Non-uniqueness and uncertainty quantification of relative permeability measurements by inverse modelling

Abstract Relative permeability is traditionally obtained in core flooding experiments from production data and pressure drop either using analytical methods or inverse modelling. In most cases the inverse modelling is performed manually, which does, however, not provide a realistic estimate of the resulting uncertainty. Here we provide a framework for a consistent uncertainty assessment of relative permeability measurements. We find that extracting relative permeability from experimental core flooding measurements by inverse modelling with the numerical solution of the 2-phase Darcy equations is an ill-posed problem for which the non-uniqueness, correlation of matching parameters and non-Gaussian errors are observed.
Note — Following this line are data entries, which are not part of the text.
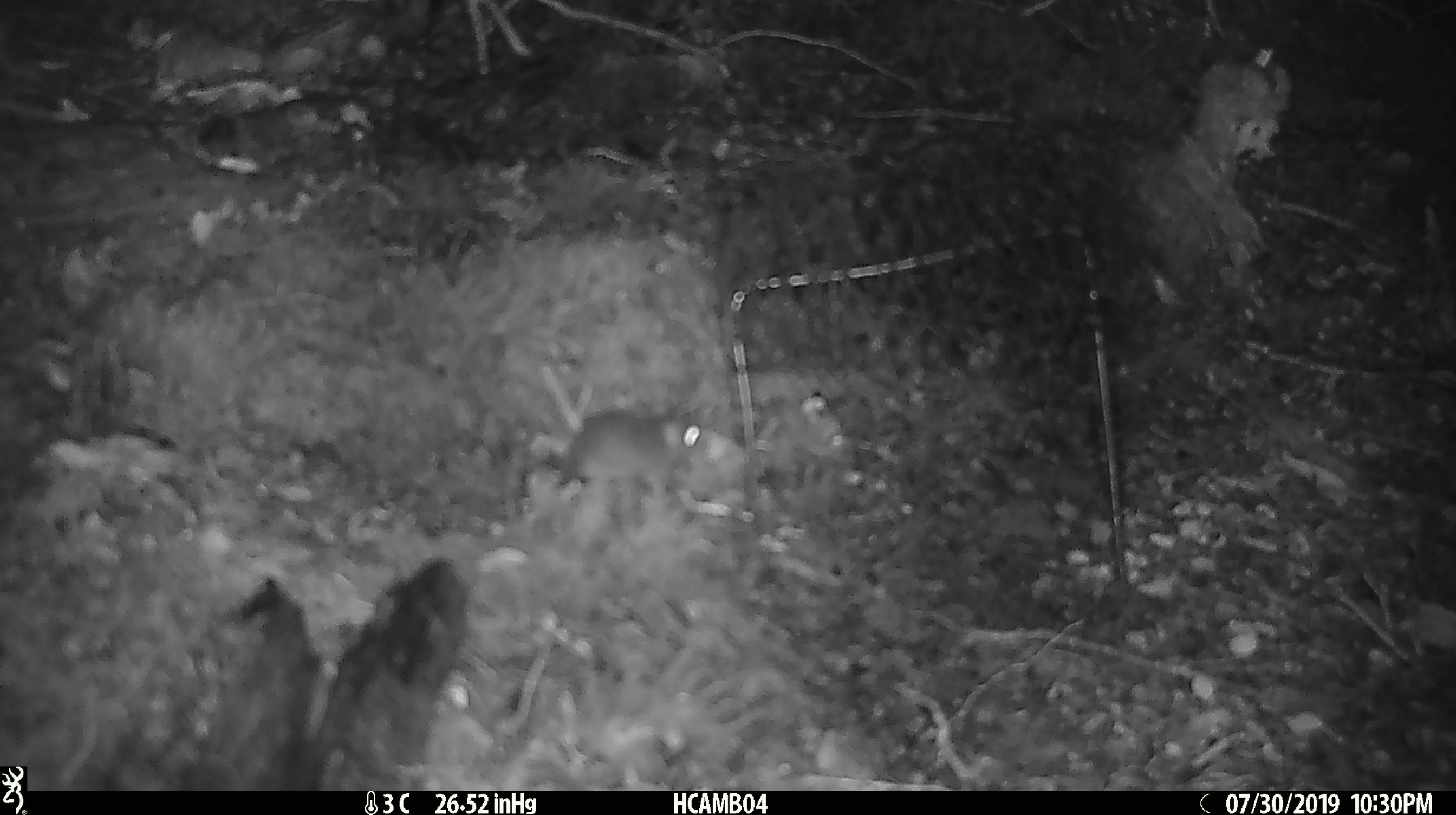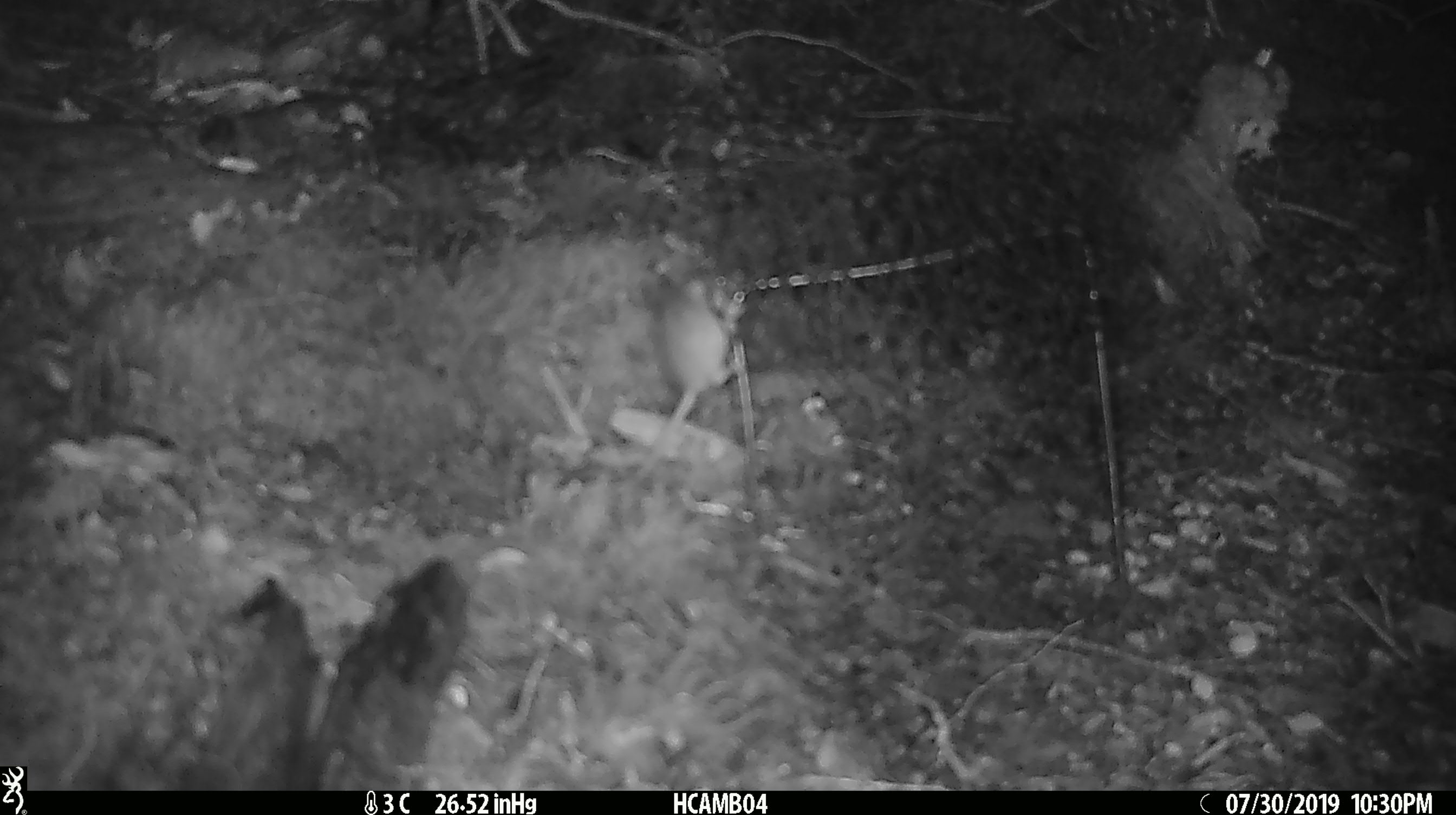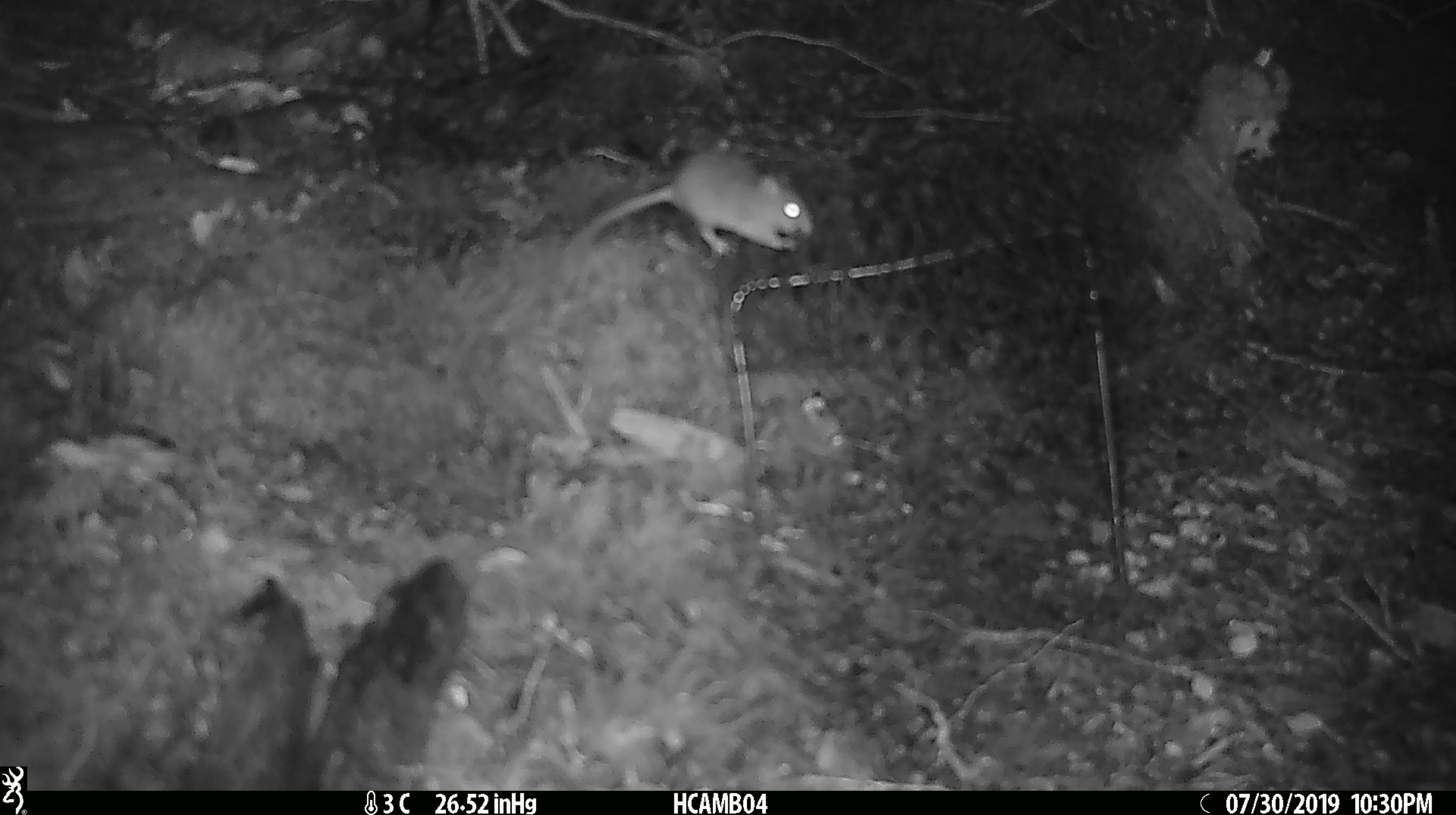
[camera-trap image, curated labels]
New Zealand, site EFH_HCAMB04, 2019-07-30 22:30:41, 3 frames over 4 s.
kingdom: Animalia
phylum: Chordata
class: Mammalia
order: Rodentia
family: Muridae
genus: Mus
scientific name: Mus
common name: mouse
We also show that the assisted history matching strategy where the two-phase immiscible displacement modelling of the 2-phase Darcy equations in 1D is coupled with a Levenberg-Marquardt based optimization scheme and using an adequate representation of relative permeability and capillary pressure-saturation functions leads to a realistic description of the data and the associated uncertainty which is – depending on conditions – significantly smaller than error of a manual interpretation with tabulated relative permeability. These findings suggest that the resulting does depend to some extent on the choice of relative permeability parameterization which are either too restrictive or have too many (correlated) parameters.